Cette attractivité croissante s'explique par plusieurs facteurs. Le premier est la qualité de la recherche fondamentale française. L'Inserm, le CNRS, l'Institut Pasteur et les universités de médecine produisent des publications de rang mondial dans les domaines de l'immunologie, de la génétique, de la neurologie et de l'oncologie. Ces publications constituent le substrat scientifique sur lequel des start-up prometteuses se développent.
Le deuxième facteur est la valorisation : les entreprises françaises se négocient généralement à des multiples moins élevés que leurs équivalents américains pour des niveaux de maturité technologique comparables. Cette différence de valorisation — souvent de 30 à 50 % — représente une opportunité d'entrée attractive pour des investisseurs qui comparent leurs opportunités à l'échelle mondiale.
Le troisième facteur est la qualité du système de santé français comme terrain d'expérimentation et de validation. L'accès à une base large de patients, via l'AP-HP et les CHU régionaux, permet de mener des études cliniques de qualité avec des coûts inférieurs à ceux des États-Unis.

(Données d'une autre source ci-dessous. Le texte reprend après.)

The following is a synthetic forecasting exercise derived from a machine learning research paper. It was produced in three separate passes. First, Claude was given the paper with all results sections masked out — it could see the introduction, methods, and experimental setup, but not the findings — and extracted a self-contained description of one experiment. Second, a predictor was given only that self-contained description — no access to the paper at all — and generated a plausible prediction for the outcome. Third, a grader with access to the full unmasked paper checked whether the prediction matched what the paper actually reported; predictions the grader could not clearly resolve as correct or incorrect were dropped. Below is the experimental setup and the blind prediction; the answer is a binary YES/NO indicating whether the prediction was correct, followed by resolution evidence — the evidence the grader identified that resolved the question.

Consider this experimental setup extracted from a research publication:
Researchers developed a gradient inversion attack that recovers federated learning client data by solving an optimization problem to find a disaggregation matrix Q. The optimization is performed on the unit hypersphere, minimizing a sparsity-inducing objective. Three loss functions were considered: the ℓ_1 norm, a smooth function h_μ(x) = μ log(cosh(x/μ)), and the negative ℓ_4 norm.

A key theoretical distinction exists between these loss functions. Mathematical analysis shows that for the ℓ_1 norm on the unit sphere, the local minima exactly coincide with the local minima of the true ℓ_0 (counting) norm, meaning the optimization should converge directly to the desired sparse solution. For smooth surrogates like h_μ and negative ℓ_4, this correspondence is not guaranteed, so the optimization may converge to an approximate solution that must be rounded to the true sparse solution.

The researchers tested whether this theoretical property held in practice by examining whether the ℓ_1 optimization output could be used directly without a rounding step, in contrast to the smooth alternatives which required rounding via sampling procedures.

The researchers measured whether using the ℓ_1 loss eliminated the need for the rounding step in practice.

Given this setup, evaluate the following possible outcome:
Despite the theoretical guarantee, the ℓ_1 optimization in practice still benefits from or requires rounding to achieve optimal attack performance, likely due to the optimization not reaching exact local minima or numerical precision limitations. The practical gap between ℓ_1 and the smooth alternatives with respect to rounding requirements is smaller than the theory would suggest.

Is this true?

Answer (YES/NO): NO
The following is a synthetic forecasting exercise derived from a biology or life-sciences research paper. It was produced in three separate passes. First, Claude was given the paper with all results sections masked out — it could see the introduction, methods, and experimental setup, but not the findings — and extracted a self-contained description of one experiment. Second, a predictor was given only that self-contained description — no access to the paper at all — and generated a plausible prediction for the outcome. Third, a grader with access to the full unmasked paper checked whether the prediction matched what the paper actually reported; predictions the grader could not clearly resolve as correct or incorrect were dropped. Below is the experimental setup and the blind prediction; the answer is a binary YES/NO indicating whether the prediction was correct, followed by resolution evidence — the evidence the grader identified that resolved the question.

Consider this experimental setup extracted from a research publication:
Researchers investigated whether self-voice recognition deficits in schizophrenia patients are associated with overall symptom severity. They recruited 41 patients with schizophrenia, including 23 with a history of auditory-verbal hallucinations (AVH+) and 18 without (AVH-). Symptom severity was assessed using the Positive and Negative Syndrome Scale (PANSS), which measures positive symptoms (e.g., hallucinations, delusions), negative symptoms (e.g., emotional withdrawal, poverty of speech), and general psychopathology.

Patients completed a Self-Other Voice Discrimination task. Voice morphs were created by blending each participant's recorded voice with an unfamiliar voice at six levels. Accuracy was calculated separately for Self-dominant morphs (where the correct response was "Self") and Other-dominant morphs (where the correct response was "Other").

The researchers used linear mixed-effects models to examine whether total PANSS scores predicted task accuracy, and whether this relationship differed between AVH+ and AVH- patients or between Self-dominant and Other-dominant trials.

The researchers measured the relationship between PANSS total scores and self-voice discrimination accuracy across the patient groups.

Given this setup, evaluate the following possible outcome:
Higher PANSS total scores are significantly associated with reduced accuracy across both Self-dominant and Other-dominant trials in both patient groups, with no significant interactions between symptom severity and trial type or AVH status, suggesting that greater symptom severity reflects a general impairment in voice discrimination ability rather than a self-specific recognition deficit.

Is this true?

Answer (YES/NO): NO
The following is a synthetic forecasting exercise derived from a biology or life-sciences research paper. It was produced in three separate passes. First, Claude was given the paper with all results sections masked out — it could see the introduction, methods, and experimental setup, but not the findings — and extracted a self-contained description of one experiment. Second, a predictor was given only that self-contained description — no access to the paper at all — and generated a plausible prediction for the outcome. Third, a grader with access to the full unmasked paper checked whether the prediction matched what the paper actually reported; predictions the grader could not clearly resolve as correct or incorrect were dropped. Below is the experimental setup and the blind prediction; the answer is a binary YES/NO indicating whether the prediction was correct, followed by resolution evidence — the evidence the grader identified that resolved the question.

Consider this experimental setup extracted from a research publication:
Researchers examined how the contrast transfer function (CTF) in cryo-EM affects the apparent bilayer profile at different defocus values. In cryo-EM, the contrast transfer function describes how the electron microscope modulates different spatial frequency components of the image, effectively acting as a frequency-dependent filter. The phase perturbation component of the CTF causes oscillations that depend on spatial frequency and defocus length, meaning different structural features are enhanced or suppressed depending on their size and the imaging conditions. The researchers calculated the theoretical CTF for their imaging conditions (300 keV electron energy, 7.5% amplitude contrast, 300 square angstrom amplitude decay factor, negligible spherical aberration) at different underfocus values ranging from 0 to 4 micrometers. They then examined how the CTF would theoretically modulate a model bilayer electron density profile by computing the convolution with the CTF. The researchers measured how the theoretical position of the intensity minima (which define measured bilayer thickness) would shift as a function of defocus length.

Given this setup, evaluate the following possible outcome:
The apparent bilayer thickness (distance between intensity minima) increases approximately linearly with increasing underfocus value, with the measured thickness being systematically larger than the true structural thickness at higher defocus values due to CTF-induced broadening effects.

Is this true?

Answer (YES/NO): NO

Les secteurs qui attirent le plus l'attention des investisseurs étrangers sont l'oncologie de précision, l'immunologie et les maladies auto-immunes, la santé mentale numérique et la neurologie. Dans ces domaines, plusieurs entreprises françaises ont atteint des jalons cliniques significatifs qui les positionnent comme des cibles d'acquisition potentielles pour les grands groupes pharmaceutiques mondiaux.
Les corporate venture arms des grandes pharma sont souvent les premiers investisseurs étrangers à s'intéresser aux start-up biotech françaises, avant que les fonds spécialisés ne prennent le relais pour des tickets plus importants en Séries B et C.